Former “Prison Break” actor Lane Garrison found himself locked up in real life after he was convicted of vehicular manslaughter in 2007.
Garrison opened up on the “Today” show Monday about what life was like behind bars.
“You have to trust that one of these guys, when you close your eyes, isn’t just going to wake up in the middle of the night, pull you off your rack and beat you with a lock or stab you,” Garrison, who was shuffled between eight prisons during his sentence, recalled.
“If you speak to anyone who’s ever done time, the fact that you make it out of there alive is a miracle. It’s like a bomb went off inside; it’s your worst nightmare,” he told “Today’s” Matt Lauer. “Your hardcore gang members are there, and the guards are pretty hard there as well. I probably saw about 300 fights; I had a bunkie who was killed; I saw people stabbed.”
Garrison believes the reason he wasn’t harmed was because of a “guardian angel.”
“I’d be sitting there on the yard and someone sitting right next to me would literally just get clocked and I was never touched,” he recalled. “It’s by the grace of God that I’m sitting here with you today.”
Nonetheless, Garrison said he “100 percent” needed to be behind bars.
The actor was 26 when he decided to attend a high-school party that led to a fatal car crash. He had some drinks before climbing into a car with three teens, and according to “Today,” his blood-alcohol level was double the legal limit. Garrison crashed into a tree, killing a 17-year-old passenger.
That night “was a night of bad decisions. I had two drinks, downed two shots…bottom line, I should’ve never been at that party; I should’ve never had drinks in my system; I should’ve never drove,” Garrison said.
“I think for me I’d been through so much; I’d just lost both my parents, and I felt like, nothing else bad can happen. The message is simple here – with drinking and driving, most people don’t have an intent to hurt somebody, but it happens and it can happen to anybody.”
Garrison was released on good behavior in 2009, and said he’s speaking out now to help others learn from his mistakes.
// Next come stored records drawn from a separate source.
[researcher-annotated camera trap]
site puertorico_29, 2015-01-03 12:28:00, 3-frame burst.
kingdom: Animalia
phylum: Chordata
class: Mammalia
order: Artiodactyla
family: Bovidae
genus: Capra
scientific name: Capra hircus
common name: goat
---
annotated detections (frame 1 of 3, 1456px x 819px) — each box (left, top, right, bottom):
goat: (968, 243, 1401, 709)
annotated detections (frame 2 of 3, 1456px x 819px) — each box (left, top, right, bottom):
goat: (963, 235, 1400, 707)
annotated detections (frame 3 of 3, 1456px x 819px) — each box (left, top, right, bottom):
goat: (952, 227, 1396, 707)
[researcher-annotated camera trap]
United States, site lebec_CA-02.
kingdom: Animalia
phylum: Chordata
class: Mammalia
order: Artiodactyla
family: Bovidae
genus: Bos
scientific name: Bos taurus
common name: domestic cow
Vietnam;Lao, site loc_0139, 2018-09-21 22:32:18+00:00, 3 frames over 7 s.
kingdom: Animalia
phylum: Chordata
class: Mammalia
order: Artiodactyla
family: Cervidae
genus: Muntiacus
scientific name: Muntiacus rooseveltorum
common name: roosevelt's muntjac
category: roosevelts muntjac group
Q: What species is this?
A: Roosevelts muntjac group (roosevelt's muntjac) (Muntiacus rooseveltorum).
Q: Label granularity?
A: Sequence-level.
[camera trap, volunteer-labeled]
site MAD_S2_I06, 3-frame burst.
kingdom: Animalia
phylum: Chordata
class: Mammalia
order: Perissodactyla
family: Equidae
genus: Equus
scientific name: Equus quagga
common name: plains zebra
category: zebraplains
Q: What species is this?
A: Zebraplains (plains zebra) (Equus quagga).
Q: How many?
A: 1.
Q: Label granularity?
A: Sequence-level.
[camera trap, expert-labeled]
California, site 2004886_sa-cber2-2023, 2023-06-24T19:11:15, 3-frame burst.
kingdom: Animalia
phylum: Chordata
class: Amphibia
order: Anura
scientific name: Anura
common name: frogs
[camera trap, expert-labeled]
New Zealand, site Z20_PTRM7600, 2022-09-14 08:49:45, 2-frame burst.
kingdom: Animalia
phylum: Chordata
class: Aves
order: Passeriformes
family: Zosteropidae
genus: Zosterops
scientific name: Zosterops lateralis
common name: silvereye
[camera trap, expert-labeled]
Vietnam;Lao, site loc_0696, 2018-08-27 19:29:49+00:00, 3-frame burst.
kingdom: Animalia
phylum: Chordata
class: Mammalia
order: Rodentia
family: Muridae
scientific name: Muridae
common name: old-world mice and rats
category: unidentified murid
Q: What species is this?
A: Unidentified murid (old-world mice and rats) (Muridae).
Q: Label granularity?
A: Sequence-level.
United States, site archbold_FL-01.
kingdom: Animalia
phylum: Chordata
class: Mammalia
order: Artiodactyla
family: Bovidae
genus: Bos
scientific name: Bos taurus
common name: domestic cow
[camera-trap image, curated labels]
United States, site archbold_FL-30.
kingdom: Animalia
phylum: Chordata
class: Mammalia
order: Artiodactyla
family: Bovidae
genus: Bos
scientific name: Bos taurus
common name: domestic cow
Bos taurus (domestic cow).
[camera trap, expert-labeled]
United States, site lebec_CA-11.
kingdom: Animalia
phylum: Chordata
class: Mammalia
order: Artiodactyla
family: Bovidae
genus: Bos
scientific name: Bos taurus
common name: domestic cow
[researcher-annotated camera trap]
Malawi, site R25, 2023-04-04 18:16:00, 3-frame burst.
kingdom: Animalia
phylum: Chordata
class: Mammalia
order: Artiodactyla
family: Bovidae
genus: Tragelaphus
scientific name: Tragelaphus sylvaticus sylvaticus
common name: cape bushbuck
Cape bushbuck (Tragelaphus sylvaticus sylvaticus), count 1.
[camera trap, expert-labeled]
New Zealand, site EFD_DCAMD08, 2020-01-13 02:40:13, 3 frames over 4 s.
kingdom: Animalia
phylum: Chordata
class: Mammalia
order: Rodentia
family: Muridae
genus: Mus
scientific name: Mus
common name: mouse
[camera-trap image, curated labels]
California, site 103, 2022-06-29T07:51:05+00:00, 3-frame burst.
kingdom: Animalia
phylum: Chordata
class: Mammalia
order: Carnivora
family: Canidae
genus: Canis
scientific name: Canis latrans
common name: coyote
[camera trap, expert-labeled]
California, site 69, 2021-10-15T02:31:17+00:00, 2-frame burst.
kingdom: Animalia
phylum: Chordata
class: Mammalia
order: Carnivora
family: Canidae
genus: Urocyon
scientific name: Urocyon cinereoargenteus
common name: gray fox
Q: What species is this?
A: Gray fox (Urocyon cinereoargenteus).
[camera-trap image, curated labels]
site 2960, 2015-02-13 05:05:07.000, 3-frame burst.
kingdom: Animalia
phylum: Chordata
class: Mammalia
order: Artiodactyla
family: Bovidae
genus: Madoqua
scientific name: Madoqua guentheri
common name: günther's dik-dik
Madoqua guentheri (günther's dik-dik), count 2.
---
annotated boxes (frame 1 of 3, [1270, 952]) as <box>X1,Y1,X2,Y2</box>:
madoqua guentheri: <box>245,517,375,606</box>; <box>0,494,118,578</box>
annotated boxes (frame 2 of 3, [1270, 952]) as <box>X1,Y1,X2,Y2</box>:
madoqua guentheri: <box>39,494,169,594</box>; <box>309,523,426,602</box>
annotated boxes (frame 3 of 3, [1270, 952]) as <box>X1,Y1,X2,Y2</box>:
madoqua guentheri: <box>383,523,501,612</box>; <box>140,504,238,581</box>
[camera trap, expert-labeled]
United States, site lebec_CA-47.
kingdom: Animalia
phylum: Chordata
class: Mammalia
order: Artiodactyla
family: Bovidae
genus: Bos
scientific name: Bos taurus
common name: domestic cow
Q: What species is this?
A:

“I grew up learning from a father who said when you make a mistake or you make a bad decision, you man up and take responsibility. The minute I decided to plead guilty was the minute that everything changed in my life,” the actor, who has appeared on NBC’s “The Event,” told Lauer. “Going through 8 prisons, I never thought I’d make it out to see another set. I’m fortunate enough to get a second chance when a young man doesn’t have one, so I’m going to make the most of it.”